(Data records)
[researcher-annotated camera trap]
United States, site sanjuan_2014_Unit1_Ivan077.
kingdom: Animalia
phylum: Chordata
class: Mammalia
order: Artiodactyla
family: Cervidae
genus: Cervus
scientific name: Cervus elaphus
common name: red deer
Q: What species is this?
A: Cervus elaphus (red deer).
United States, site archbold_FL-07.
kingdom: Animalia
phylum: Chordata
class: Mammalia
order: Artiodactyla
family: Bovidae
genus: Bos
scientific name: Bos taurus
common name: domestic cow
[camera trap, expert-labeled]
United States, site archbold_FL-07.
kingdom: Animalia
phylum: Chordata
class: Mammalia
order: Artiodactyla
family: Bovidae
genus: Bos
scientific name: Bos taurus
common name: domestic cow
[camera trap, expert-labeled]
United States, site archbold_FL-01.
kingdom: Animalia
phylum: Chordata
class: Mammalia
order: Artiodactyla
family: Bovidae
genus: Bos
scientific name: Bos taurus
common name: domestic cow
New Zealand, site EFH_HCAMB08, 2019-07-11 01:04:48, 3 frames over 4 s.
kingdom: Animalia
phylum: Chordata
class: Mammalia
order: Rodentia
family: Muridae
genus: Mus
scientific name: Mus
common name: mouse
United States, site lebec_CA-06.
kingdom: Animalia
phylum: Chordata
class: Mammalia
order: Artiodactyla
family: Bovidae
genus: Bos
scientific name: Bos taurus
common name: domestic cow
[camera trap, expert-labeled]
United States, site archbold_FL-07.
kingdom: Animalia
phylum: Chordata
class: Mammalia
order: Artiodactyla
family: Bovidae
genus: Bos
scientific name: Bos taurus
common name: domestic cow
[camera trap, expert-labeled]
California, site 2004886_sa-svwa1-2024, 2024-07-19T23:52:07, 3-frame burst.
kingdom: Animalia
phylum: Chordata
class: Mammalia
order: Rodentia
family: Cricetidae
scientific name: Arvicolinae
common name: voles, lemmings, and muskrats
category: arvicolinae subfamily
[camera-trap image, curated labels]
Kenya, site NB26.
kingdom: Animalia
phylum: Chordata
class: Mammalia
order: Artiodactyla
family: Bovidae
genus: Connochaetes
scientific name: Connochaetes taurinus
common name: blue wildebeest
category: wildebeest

## Exercise description
Copy out every entry, keeping each line exactly as it is.

## Solution to the problem
[researcher-annotated camera trap]
United States, site sanjuan_2014_Unit1_Ivan077.
kingdom: Animalia
phylum: Chordata
class: Mammalia
order: Artiodactyla
family: Cervidae
genus: Cervus
scientific name: Cervus elaphus
common name: red deer
Q: What species is this?
A: Cervus elaphus (red deer).
United States, site archbold_FL-07.
kingdom: Animalia
phylum: Chordata
class: Mammalia
order: Artiodactyla
family: Bovidae
genus: Bos
scientific name: Bos taurus
common name: domestic cow
[camera trap, expert-labeled]
United States, site archbold_FL-07.
kingdom: Animalia
phylum: Chordata
class: Mammalia
order: Artiodactyla
family: Bovidae
genus: Bos
scientific name: Bos taurus
common name: domestic cow
[camera trap, expert-labeled]
United States, site archbold_FL-01.
kingdom: Animalia
phylum: Chordata
class: Mammalia
order: Artiodactyla
family: Bovidae
genus: Bos
scientific name: Bos taurus
common name: domestic cow
New Zealand, site EFH_HCAMB08, 2019-07-11 01:04:48, 3 frames over 4 s.
kingdom: Animalia
phylum: Chordata
class: Mammalia
order: Rodentia
family: Muridae
genus: Mus
scientific name: Mus
common name: mouse
United States, site lebec_CA-06.
kingdom: Animalia
phylum: Chordata
class: Mammalia
order: Artiodactyla
family: Bovidae
genus: Bos
scientific name: Bos taurus
common name: domestic cow
[camera trap, expert-labeled]
United States, site archbold_FL-07.
kingdom: Animalia
phylum: Chordata
class: Mammalia
order: Artiodactyla
family: Bovidae
genus: Bos
scientific name: Bos taurus
common name: domestic cow
[camera trap, expert-labeled]
California, site 2004886_sa-svwa1-2024, 2024-07-19T23:52:07, 3-frame burst.
kingdom: Animalia
phylum: Chordata
class: Mammalia
order: Rodentia
family: Cricetidae
scientific name: Arvicolinae
common name: voles, lemmings, and muskrats
category: arvicolinae subfamily
[camera-trap image, curated labels]
Kenya, site NB26.
kingdom: Animalia
phylum: Chordata
class: Mammalia
order: Artiodactyla
family: Bovidae
genus: Connochaetes
scientific name: Connochaetes taurinus
common name: blue wildebeest
category: wildebeest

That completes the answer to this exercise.